That regulatory treatment can include decoupling utility revenue from being totally dependent on electricity sales, approving standby charges to customers installing DG facilities, or allowing utility ownership of DG projects, Moody's noted. A proactive regulatory response is a positive development for utility credit ratings, it said.
The term "death spiral" is used to describe a scenario in which the growth of DG reduces utility power sales and demand for electricity, prompting utilities to raise rates. Higher rates can make DG more attractive and spur more rooftop solar and DG installations, leading a downward spiral for utilities.
Moody's discounts the notion of a mass defection of customers from the utility grid "because the electric grid is a critical piece of infrastructure that is a vehicle for policymakers to implement their energy policies." As batteries and new technologies advance and become available at lower costs, the power grid "will become even more important as the platform for the more complex flows of power and information in the utility of the future," the ratings service said.
Net metering is available in 43 states, but numerous utilities are looking to reform state measures for compensating customers with renewable DG facilities now that such policies have made rooftop solar more common, Moody's said.
Consulting firm ICF International issued a recent report that said residential photovoltaic facilities grew 60% from 2012 to 2013, with further steep growth projected.
In a separate report, GTM Research predicted solar DG installations among residential and commercial customers will increase from 1.9 GW in 2013 to 5.8 GW by 2018.

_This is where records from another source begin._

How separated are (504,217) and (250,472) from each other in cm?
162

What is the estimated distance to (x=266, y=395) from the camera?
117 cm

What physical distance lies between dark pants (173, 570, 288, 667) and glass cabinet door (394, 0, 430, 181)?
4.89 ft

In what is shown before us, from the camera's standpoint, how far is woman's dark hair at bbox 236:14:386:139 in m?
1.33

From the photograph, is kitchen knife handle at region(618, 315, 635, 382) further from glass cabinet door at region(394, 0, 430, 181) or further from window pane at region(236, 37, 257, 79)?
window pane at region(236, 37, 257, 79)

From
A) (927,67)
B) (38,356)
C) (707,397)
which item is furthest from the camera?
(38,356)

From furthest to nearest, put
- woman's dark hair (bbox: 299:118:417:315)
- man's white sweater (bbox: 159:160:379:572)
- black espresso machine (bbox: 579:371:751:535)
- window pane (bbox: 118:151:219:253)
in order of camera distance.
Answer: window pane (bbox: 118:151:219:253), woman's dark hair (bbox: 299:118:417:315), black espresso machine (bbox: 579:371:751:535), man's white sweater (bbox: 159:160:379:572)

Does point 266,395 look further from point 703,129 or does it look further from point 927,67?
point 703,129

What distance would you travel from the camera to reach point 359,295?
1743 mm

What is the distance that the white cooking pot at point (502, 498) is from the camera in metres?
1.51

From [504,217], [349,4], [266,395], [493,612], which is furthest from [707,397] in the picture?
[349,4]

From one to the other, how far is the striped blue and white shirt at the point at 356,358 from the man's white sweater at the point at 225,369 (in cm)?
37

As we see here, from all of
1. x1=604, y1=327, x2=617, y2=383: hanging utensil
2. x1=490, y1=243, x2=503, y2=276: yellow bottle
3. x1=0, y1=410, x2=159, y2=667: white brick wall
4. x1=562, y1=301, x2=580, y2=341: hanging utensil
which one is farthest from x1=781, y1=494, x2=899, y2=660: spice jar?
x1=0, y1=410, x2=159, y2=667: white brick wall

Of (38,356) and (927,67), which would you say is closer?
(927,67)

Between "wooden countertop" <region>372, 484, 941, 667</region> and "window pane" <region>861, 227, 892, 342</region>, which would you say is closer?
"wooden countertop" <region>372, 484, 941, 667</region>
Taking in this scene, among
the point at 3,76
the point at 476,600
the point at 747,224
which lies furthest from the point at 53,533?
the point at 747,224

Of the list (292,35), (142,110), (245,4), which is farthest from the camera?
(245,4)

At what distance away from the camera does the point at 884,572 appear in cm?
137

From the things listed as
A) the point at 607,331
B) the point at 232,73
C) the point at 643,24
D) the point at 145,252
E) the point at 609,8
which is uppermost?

Utilities that will face faster adoption of DG tend to be those in restructured states or where power costs are high, or where state policies encourage rooftop solar, such as through net metering or renewable portfolio standards, Moody's said. It listed the top 10 states in that category as California, Hawaii, Connecticut, Oregon, Delaware, Arizona, Massachusetts, New York, New Jersey and Maryland.
Regulatory treatment of DG resources among those states is advancing, with Hawaii, California and New York examining different utility business models and approaches to foster DG by tackling rate design and policy issues, the report said.
DG poses more of a competitive threat to vertically integrated utilities that own generation, and policymakers can slow DG growth by setting limits on net metered capacity, reducing incentives for renewable energy projects and boosting demand charges for customers with rooftop solar facilities, Moody's said. Regulators can adjust net metering rules and state lawmakers can address renewable portfolio standards to manage the growth of DG.
The report said the 10 states with the least favorable factors for DG adoption, listed from the bottom, are Tennessee, Mississippi, Alabama, Kentucky, South Carolina, Indiana, Iowa, South Dakota, Nebraska and Wyoming.